No, they are both soft links (in some sense.)

Linkd does _only_ directories. Links can point to different volumes but
not to UNC targets. The resulting object is tagged <JUNCTION> under dir.
Giving the FILE_FLAG_OPEN_REPARSE_POINT to CreateFile you can open that
object: thus it is possible to distinguish the link from the target.
However, the value of the link, the target name, is not written in the
regular data stream. There is a REPARSE_DATA stream type that can be
read using DeviceIoControl as well as BackupRead. It contains the Unicode
representation of the absolute path of the target.

Perhaps, Vista will amend that, and, since MS' stated purpose is to ease
porting, its new msvcrt will sport properly working lstat() and realpath().

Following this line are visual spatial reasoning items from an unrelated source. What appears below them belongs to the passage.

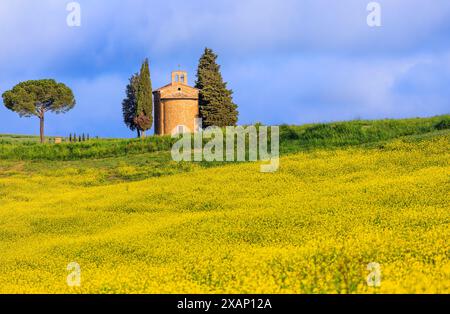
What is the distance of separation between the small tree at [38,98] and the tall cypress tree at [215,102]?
26419 millimetres

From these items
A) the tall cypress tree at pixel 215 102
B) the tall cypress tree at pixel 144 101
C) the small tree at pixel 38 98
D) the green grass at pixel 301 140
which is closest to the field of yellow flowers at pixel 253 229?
the green grass at pixel 301 140

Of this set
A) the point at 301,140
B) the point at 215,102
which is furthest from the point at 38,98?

I'm not sure.  The current documentation in MSDN doesn't seem to have
enough APIs to implement the full Posix functionality, AFAICS.

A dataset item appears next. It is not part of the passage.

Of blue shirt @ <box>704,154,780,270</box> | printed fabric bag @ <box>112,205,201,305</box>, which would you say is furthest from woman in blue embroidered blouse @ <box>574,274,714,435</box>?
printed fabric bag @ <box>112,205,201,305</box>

Hmm... there is a posix subsystem (that I've never been able to use)
thus that functionality must be somewhere. However, you are right:
the huge set of APIs they have still don't expose all of the system
capabilities.

Furthermore, the number of functionalities that make their way through the
Unix compatibility layer available via msvcrt is even lower. For example,
the stat64.c source file that comes with the Platform SDK for Windows
Server 2003 R2, implements stat64() using FindFirstFile and ends like so:

        /* now set the common fields */
        buf->st_uid = buf->st_gid = buf->st_ino = 0;
        buf->st_rdev = buf->st_dev = (_dev_t)(drive - 1); /* A=0, B=1, etc. */
        return(0);

Do you think it would be a good idea to use GetFileInformationByHandle[Ex] 
instead?
See the following for details:
http://msdn.microsoft.com/library/en-us/fileio/fs/getfileinformationbyhandle.asp
http://msdn.microsoft.com/library/en-us/fileio/fs/getfileinformationbyhandleex.asp
http://msdn.microsoft.com/library/en-us/fileio/fs/file_id_both_dir_info.asp
http://msdn.microsoft.com/library/en-us/fileio/fs/by_handle_file_information_str.asp

Those calls retrieve the number of (hard) links to a file, a volume serial 
number
that might be more reliable than the drive letter, and a unique file id that 
should
behave like an inode number. MS docs warn that "you should not use
    GetFileInformationByHandle unless your application is intended
    to be run on a limited set of operating system configurations."
In general, we could write an m4 macro that detects if we target XP (and NTFS?)
and replaces the relevant file management functions as needed.

I realize I'm slightly OT, as GNU make does not use st_ino. However, there are
lstat and readlink calls that can be replaced with the same criterion.